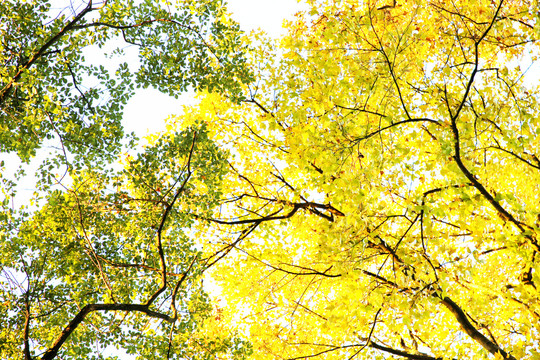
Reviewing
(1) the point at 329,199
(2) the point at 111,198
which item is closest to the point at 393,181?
(1) the point at 329,199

§

AIM OF THE TASK: Give every line of the listing above as a numbered list. Omit blank lines and leave the pictures out.

ANSWER IN FULL:
1. Reviewing
2. (1) the point at 329,199
3. (2) the point at 111,198
4. which item is closest to the point at 393,181?
5. (1) the point at 329,199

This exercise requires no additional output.